Chalkdust, calypso must change or die

By Raffique Shah
February 16, 2018

Raffique ShahDear Chalkie,

I rarely respond to critics of views I express in my column, unless, like you, I hold them in high regard. Just as I enjoy the freedom to criticise public figures within the bounds of decency, I respect others’ right to respond to my opinions when we disagree, or even when they distort facts and resort to abuse.

Like you, too, my brother, I do not suffer fools: I ignore them, leave them to wallow in their folly.

I was somewhat surprised that you felt hurt when I referred to you as “a (calypso) pioneer of sorts”. That was intended to be complimentary, not derogatory. I thought of you being among the first public officers (a teacher) who not only dared to enter the calypso arena, but dared to be critical of the Government of the day, which was led by Dr Eric Williams, who did not take too kindly being subjected to criticism, certainly not from a calypsonian.

You will recall that Eric’s dogs of war called on him to fire you from your job. To be fair to him, he did not intervene. He was reported to have responded, “Let the jackass bray!”

To have weathered a full frontal assault from the PNM in the latter 1960s-1970s, and to have stayed the course as a primarily political commentator, and the premier one at that, took a lot of courage on your part, and paved the way for other public officers—policeman Watchman comes to mind—to benefit, hence my bestowing on you the title of “pioneer”. I am sorry if a misinterpretation caused you hurt.

On the substantive issue I dealt with in my column, the death of the calypso tent as we knew it, I think your omission of the latter qualification (as we knew it) is what provoked a difference in opinions between you and me.

I agree with all the positives of the tent you enumerated: it (I use the singular here in the collective sense) was an incubator for generations of artistes (calypsonians and other genres of singers, comedians, emcees, impresarios, etc.); it offered business opportunities for small entrepreneurs with culinary and craft skills; and most of all it brought wholesome entertainment within affordable reach of ordinary people.

§ §

**PROBLEM SET**
[a] Answer these questions about the letter to Chalkie:
(i) What was Eric Williams reported to have said when urged to fire Chalkie?
(ii) Which other public officer is named as having benefited from the path Chalkie paved?
(iii) What job did Chalkie hold as a public officer?
[b] Write out the passage of the letter to Chalkie between "To have weathered" and "you and me.", inclusive, renaming "pioneer" as "trailblazer".
The entries that come next are separate material, unrelated to the letter.

**ENTRIES**
§ §

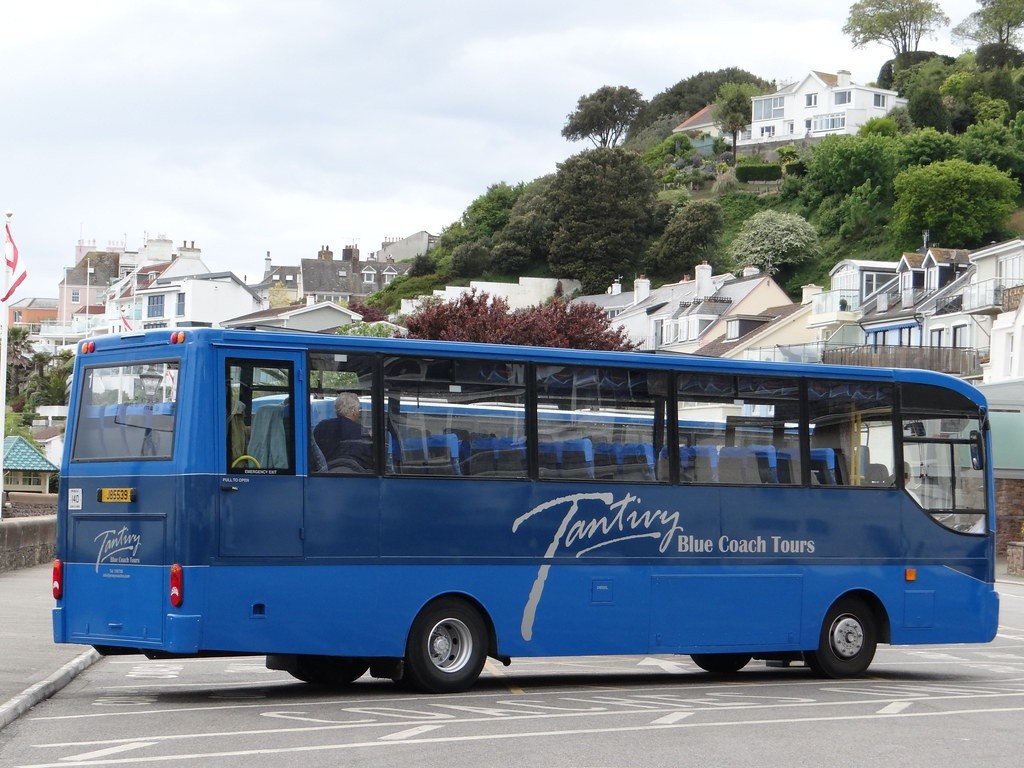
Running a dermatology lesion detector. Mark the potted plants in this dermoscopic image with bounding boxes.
[839,299,847,311]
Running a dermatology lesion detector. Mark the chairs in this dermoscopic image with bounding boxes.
[400,436,431,474]
[692,445,718,483]
[776,449,801,484]
[562,438,595,479]
[428,433,463,477]
[870,464,889,483]
[594,444,622,480]
[469,437,497,477]
[748,444,778,483]
[538,441,562,477]
[718,447,761,483]
[811,448,836,485]
[622,443,656,481]
[658,447,697,481]
[498,438,527,477]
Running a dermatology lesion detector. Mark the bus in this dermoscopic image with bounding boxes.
[251,394,872,468]
[52,327,1000,696]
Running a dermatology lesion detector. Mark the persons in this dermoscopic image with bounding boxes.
[891,461,923,508]
[313,392,373,469]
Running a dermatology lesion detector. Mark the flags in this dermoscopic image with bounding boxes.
[0,222,28,303]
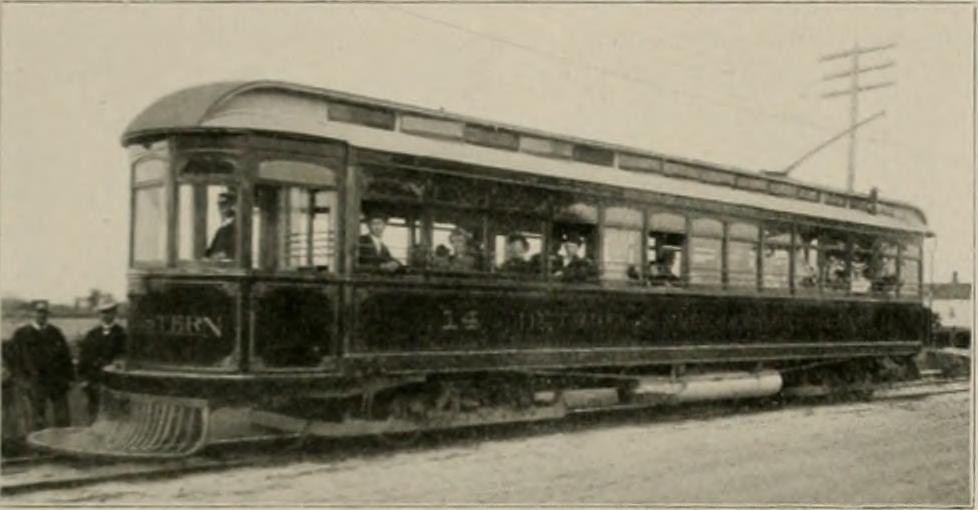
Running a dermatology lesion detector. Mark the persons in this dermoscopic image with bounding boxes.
[432,227,596,284]
[201,192,248,264]
[358,210,401,273]
[649,250,679,278]
[4,298,76,434]
[78,301,128,427]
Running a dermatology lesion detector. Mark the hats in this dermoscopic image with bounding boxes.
[96,298,118,310]
[217,193,236,204]
[561,233,582,247]
[361,207,389,222]
[34,302,47,311]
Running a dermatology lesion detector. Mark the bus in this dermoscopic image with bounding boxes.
[24,80,937,459]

§ §

**SOLUTIONS TO THE EXERCISE**
[a]
(i) "Let the jackass bray!"
(ii) Policeman Watchman.
(iii) He was a teacher.

[b]
To have weathered a full frontal assault from the PNM in the latter 1960s-1970s, and to have stayed the course as a primarily political commentator, and the premier one at that, took a lot of courage on your part, and paved the way for other public officers—policeman Watchman comes to mind—to benefit, hence my bestowing on you the title of “trailblazer”. I am sorry if a misinterpretation caused you hurt.

On the substantive issue I dealt with in my column, the death of the calypso tent as we knew it, I think your omission of the latter qualification (as we knew it) is what provoked a difference in opinions between you and me.